The nature of the $\mu$-meson capture process in lead has been investigated by studying the number of neutrons emitted by the excited nucleus. Working under 2000 g ${\mathrm{cm}}^{-2\mathrm{}}$ of clay and limestone and a 144 g ${\mathrm{cm}}^{-2\mathrm{}}$ lead filter, events were studied in which a single charged particle penetrated a triple coincidence telescope and stopped in an 86 g ${\mathrm{cm}}^{-2\mathrm{}}$ lead absorber, with one or more delayed coincident neutron counts from an array of ten ${\mathrm{B}}^{10}$ ${\mathrm{F}}_3$ counters in a paraffin moderator placed below the absorber. Events in which more than one G-M tube in any coincidence tray was discharged were rejected. A large paraffin barrier was interposed between the absorber and filter to reduce the sensitivity to neutrons originating above the absorber. The neutron detecting geometry is thought to have had an efficiency sensibly independent of neutron energy up to about 10 Mev.
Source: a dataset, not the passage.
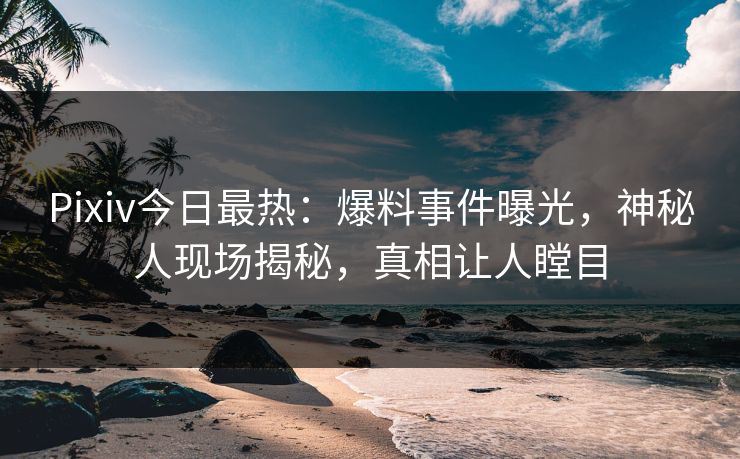 Pixiv今日最热：爆料事件曝光，神秘人现场揭秘，真相让人瞠目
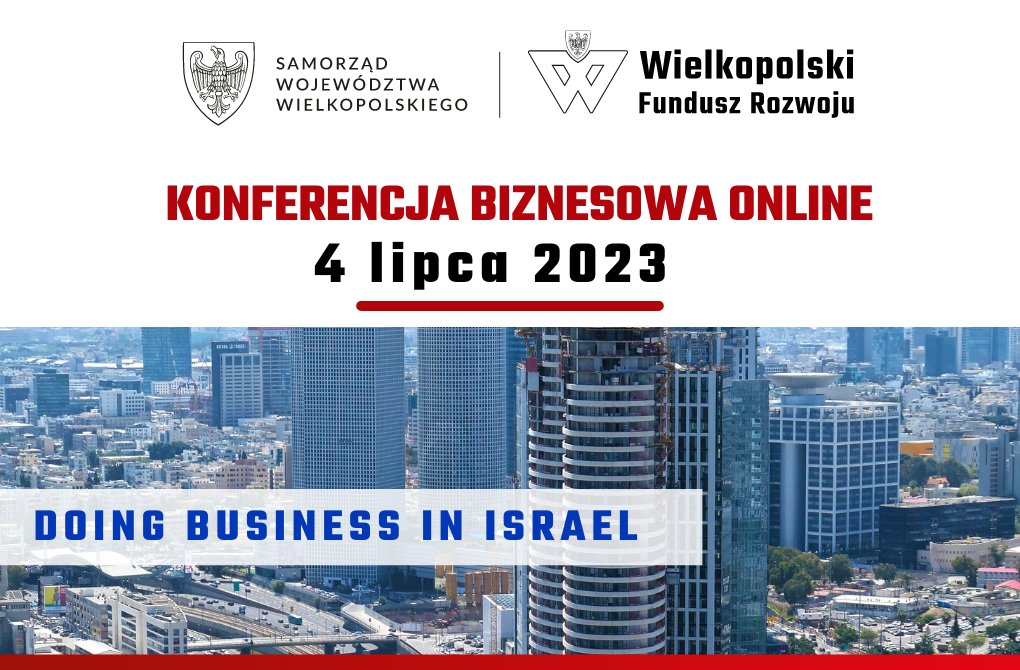 KONFERENCJA ONLINE | Doing Business in Israel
On the basis of 327 delayed neutron coincidences, the mean multiplicity of disintegration neutrons per stopped negative $\mu$-meson was found to be 2.16±0.15, with ±10 percent additional error due to the uncertainty in the strength of the standard neutron source used to determine neutron detecting efficiency. The mean squared multiplicity was found to be 5.2±1.9 on the basis of 3 double-neutron coincidences. On the evaporation model the expected mean multiplicity for 100-Mev excitation energy is about 6, while a calculation based on the ${\mu }^{-}+P\to N+\nu$ hypothesis, using the distribution of excitation energy calculated on the free-particle model, and Weisskopf's statistical theory of the nucleon evaporation process, leads to an expected mean multiplicity of 0.95.